I have already pointed out Hillary Clinton's disastrous mortgage bailout plan. This is frankly more of the same.

It seems that Hillary Clinton has forgotten several simple business rules. The first rule is that contracts have stipulations and each party must meet their end of the contract or face consequences (no matter how sympathetic each party is). A mortgage is a contract and there are certain stipulations. For instance, the bank stipulated that they would shell out the entire sum of the original mortgage amount, almost always six figures and more, up front. They stipulated that the borrower would pay that mortgage back one month at a time. It also stipulated that if said borrower failed to repay then the home would be taken from them. The borrower signed that mortgage and thus agreed to that contract.

Despite what Hillary Clinton believes, changing any contract in a wholesale manner, as she wants with mortgages, is neither good policy, nor good for the economy. Banks paid out hundreds of thousands of dollars up front with the intention of receiving that money back one month at a time. If that money wasn't received, the banks would take the collateral, the property. That is how banks expected to make that transaction profitable for themselves. Hillary Clinton wants to take away the entire profit structure away from the banks and she thinks there are no unintended consequences to it.

There are. If banks happen to lose a lot of money in a wholesale manner as Hillary Clinton intends, they will pass those losses onto us, in the form of higher interest rates on future mortgages.

Finally, and here is the worst part, the people that Hillary wants to save from foreclosure, for 90 days at least, are almost entirely in over their heads. They bought property they simply can't afford. I don't care if her moratorium is 900 days, this dynamic isn't going to change. If you can only afford a home that is 200K and you buy one for 250k, no moratorium is going to save you from yourself.

Second, Hillary Clinton wants to freeze ARM's (Adjustable Rate Mortgages). This is ludicrous. The reason that any loan has the rate that it has is ALL the factors that went into that loan, including the fact that the rate on that loan would move later. (In other words an ARM almost always has a lower rate than a fixed rate everything else being equal) Hillary Clinton wants to freeze rates even though banks offered a lower rate with the intention of having that rate move in a future period.

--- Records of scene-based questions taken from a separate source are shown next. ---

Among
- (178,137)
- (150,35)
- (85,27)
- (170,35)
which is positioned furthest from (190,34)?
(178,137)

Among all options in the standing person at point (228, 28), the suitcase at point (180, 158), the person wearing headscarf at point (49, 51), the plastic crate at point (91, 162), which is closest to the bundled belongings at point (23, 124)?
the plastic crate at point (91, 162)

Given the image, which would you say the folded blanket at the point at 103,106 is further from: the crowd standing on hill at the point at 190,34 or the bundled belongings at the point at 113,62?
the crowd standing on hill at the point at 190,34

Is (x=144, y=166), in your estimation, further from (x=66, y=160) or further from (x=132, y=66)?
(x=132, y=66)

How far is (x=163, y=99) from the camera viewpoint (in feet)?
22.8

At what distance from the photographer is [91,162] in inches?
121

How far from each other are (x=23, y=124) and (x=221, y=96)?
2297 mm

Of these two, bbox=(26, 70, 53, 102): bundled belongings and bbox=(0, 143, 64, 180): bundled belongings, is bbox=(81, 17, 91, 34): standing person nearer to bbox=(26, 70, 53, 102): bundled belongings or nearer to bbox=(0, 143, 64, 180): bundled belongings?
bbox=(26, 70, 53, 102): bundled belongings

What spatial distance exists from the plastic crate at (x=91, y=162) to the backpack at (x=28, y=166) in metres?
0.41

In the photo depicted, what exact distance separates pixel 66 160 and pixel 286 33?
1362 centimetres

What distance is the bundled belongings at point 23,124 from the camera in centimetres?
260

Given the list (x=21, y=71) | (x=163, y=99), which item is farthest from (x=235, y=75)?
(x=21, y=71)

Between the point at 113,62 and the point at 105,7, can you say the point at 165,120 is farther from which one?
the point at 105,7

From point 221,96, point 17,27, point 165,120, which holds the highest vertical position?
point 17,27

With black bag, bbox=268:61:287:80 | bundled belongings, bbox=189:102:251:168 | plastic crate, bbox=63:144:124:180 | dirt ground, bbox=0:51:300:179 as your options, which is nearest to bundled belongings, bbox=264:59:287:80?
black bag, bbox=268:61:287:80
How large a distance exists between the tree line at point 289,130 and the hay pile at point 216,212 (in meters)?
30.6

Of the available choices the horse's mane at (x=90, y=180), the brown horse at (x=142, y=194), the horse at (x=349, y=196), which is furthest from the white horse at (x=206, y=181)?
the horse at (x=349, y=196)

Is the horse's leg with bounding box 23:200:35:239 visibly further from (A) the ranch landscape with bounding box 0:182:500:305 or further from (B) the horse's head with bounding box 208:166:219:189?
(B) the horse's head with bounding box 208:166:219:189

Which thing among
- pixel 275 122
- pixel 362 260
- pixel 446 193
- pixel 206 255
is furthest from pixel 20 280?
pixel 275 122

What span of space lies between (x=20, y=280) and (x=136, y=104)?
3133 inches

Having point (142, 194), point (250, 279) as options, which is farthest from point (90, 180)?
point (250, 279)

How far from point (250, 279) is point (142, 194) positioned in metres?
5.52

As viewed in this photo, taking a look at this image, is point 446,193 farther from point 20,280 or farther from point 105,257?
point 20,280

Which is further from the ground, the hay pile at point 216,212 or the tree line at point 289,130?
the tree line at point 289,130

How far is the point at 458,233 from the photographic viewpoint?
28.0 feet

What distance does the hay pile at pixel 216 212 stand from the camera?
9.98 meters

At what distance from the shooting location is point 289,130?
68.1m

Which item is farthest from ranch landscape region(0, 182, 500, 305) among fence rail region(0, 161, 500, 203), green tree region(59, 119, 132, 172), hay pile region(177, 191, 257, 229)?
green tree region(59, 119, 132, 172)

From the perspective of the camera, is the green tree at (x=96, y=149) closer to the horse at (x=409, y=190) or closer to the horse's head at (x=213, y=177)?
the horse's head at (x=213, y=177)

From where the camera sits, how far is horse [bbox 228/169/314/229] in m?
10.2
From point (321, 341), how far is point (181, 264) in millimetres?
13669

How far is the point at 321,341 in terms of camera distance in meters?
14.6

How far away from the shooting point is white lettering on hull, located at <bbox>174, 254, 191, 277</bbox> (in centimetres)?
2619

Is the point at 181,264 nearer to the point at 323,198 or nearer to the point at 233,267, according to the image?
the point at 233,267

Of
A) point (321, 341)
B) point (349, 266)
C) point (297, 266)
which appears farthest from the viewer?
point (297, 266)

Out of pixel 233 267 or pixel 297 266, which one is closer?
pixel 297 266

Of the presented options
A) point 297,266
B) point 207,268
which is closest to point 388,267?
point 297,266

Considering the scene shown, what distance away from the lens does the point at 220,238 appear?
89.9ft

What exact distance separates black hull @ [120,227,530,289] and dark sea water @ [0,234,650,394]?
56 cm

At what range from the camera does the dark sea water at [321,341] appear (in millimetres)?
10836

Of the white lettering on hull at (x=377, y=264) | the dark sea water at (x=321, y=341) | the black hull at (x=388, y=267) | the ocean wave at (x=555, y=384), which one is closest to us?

The manner in which banks determined the rate that borrowers received is extremely sophisticated and far past the grasp of Hillary Clinton, with all due respect. Yet, that, to her, matters not. She wants to, in a wholesale manner, freeze rates when the banks intended to have them move (and in exchange offered an initially lower rate). This of course totally disrupts the models that banks used in order to determine that rate. This means that banks will lose millions of dollars. That means that future rates will be that much higher to make up the difference.

Furthermore, there are people currently holding onto mortgages with fixed rates with each of these banks that Hillary Clinton wants to freeze the ARM's of. If I were holding onto a fixed rate (one that stayed the same over the life of the loan), I would be screaming bloody murder. I took a higher rate so that I wouldn't risk a future rate even higher, and now all those that didn't take the precaution I did get to have their rates frozen. I would be saying screw that and demand that my rate be lowered to their level since I only took the higher rate because I wanted my rate fixed for life. If Hillary Clinton is fixing their lower rates, then I would want my rate lowered and fixed as well. This is what is referred to as a moral hazard. Hillary Clinton is rewarding those that took on a risk they shouldn't have with an artificially fixed rate. By doing so she invites more people to take on ARM's when they shouldn't in hopes of getting the same doeal. I wonder if Hillary Clinton has a solution to that.

The worst thing about this is that Hillary Clinton is doing this strictly for political reasons. In sales, I always look to find my way on the same perverbial side of the table with my client against a chosen villain. Usually, I choose the bank (though not always), and I make the process me and the borrower against the bank. Hillary Clinton is using the same technique only it isn't to sell a mortgage, but to propose bad policy. She wants to find herself on the same side of the table with the poor borrowers against the bank. This may very well be a good political strategy however it is disastrous policy, and I hope everyone reading my analysis can see why.